"Well, the new Lady Ardayre looks young enough and of a health to have ten sons!"
"Y-es," Denzil acquiesced in a tentative tone.
"Not so?" Verisschenzko glanced up surprised, and then gave his attention to the waiter who had brought some Burgundy and was pouring it out into his glass.
"Not so you would say?"
"I don't know, I have never seen her—but in the family it is whispered that John—poor devil—he had an accident hunting two or three years ago. However, it may not any of it be true—here, let us drink to the Ardayre son!"
"To the Ardayre son!" and Verisschenzko filled his friend's glass with the decanted wine and they both drank together.
"Your cousin is like you," he said presently. "A fatiguing likeness, but the same height and make—and voice—strange things these family reproductions of an exact type. I have no family, as you know—we are of the people, arisen by trade to riches. Could I go beyond my immediate parents, could I know cousins and uncles and brothers, should I find this same peculiar stamp of family among us all? Who knows? I think not."

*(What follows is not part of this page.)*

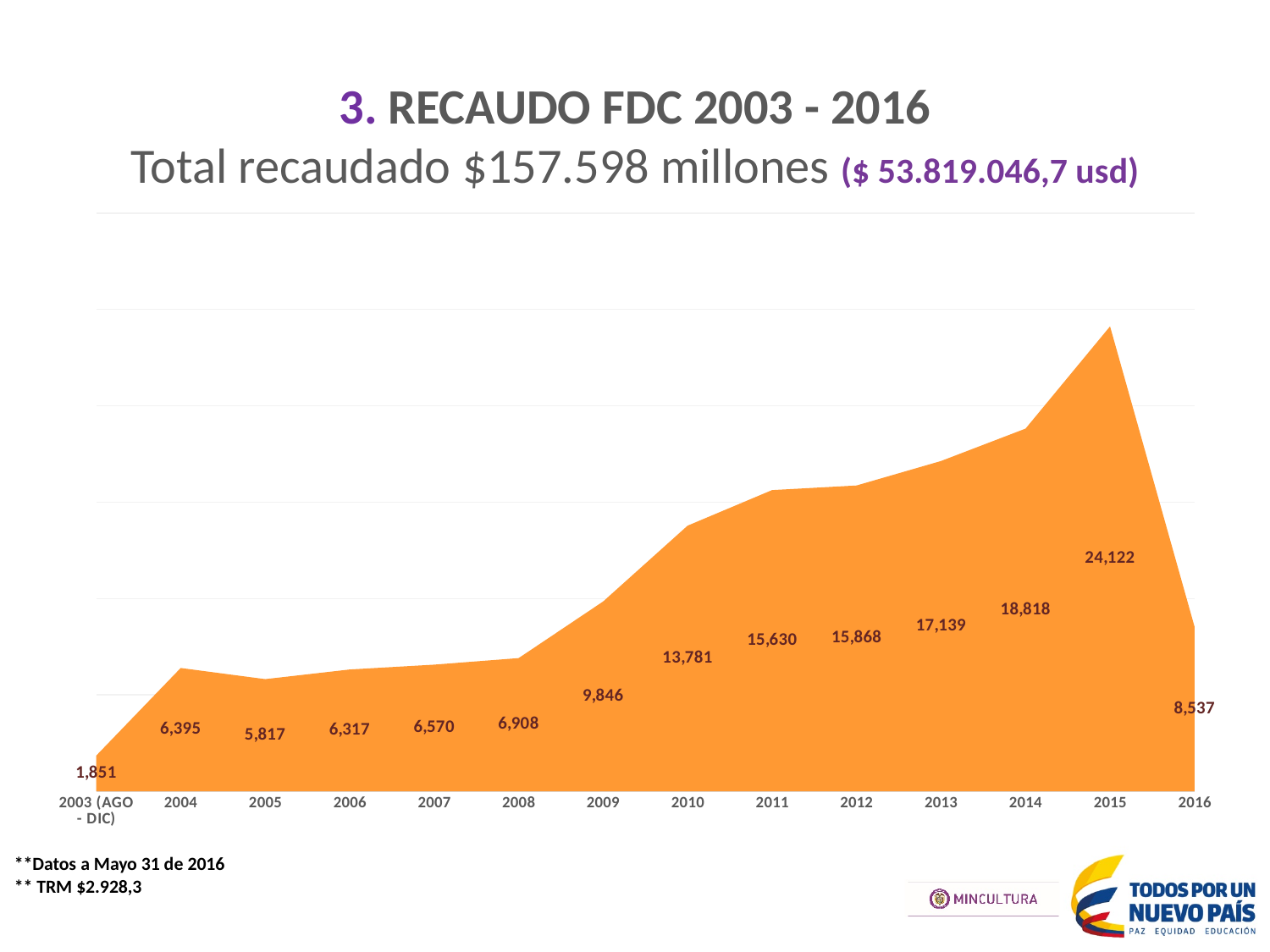
How many years are plotted on the chart? 14 Which year has the highest value? 2015 Which year has the lowest value? 2003 (AGO - DIC) What is the value for 2016? 8,537 Which is larger, the value for 2004 or the value for 2005? 2004 Do the values rise or fall from 2005 to 2015? Rise What is the value for 2009? 9,846 What is the value for 2015? 24,122 What is the difference between the values for 2010 and 2009? 3,935 What kind of chart is shown on the slide? Area chart What is the value for 2003 (AGO - DIC)? 1,851 What is the difference between the values for 2015 and 2014? 5,304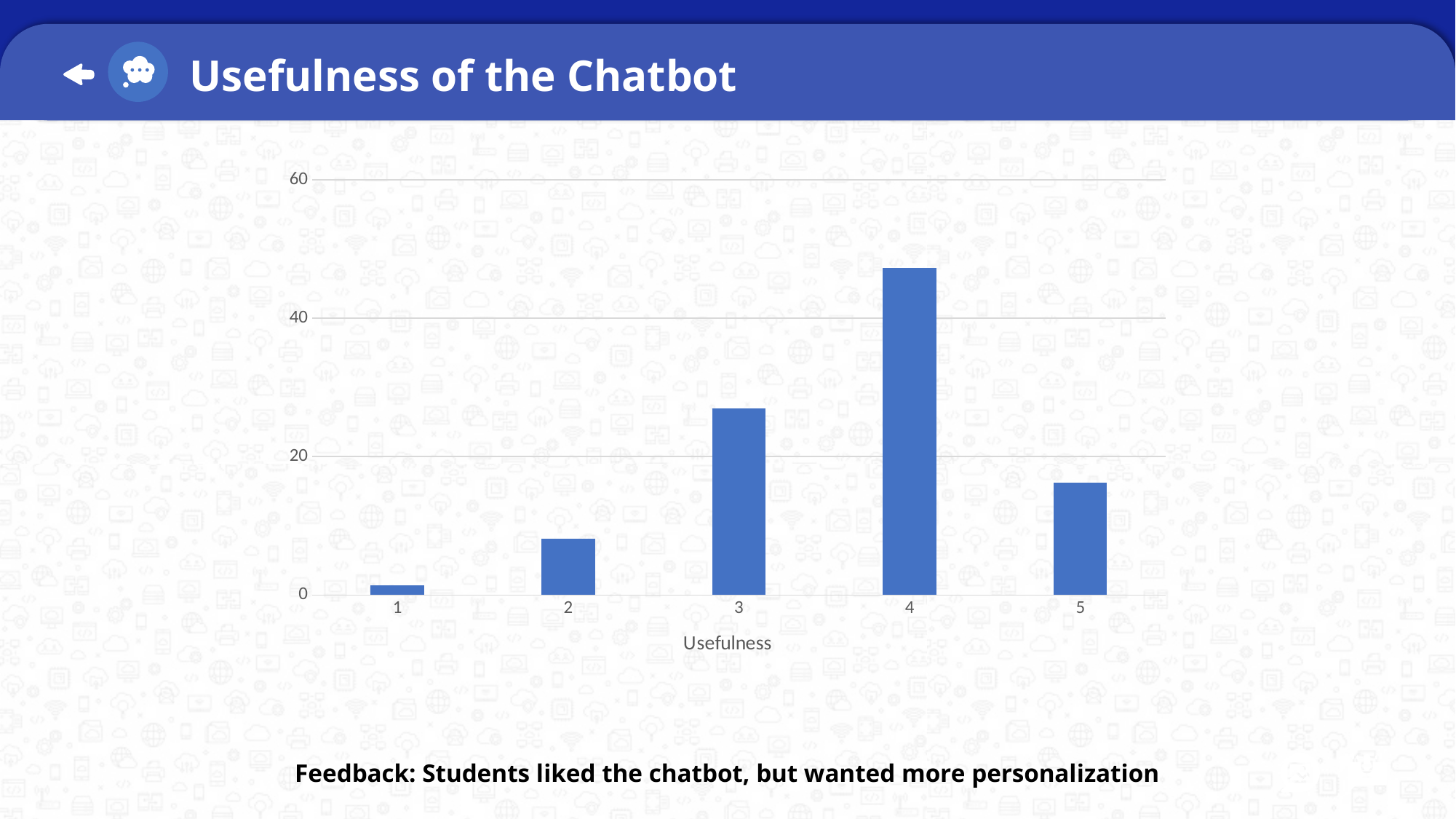
Is the value for category 2 greater or less than 20? less What kind of chart is shown on the slide? bar chart Is the value for category 5 greater or less than 20? less Is the value for category 3 greater or less than 20? greater Which is larger, the value for category 3 or the value for category 5? 3 How many categories are shown on the x axis of the chart? 5 Which category has the lowest bar in the chart? 1 Do the bar values rise or fall from category 1 to category 4? rise Which category has the highest bar in the chart? 4 What is the title of the x axis of the chart? Usefulness Which is larger, the value for category 2 or the value for category 5? 5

"I suppose there is something in it. My father has told me that in the picture gallery at Ardayre they are as like as two pins the whole way down."
"The concentration upon the idea causes it. In people risen like my father and myself, we only resemble a group—a nation; if I have children they will resemble me. It is strength in the beginning when an individual rises beyond the group, which produces a type. One says 'English' to look at you, and then, if one knows, one says 'Ardayre' at once; one gets as far as 'Calmuck' with me, that is all, but in years to come it will have developed into 'Verisschenzko.'"
"How you study things, Stépan; you are always putting new ideas into my head whenever I see you. Life would be just a routine, for all the joy of sport, if one did not think. I am going to finish my soldiering this autumn and stand for Parliament. It seems waste of time now, with no wars in prospect, sticking to it; I want a vaster field."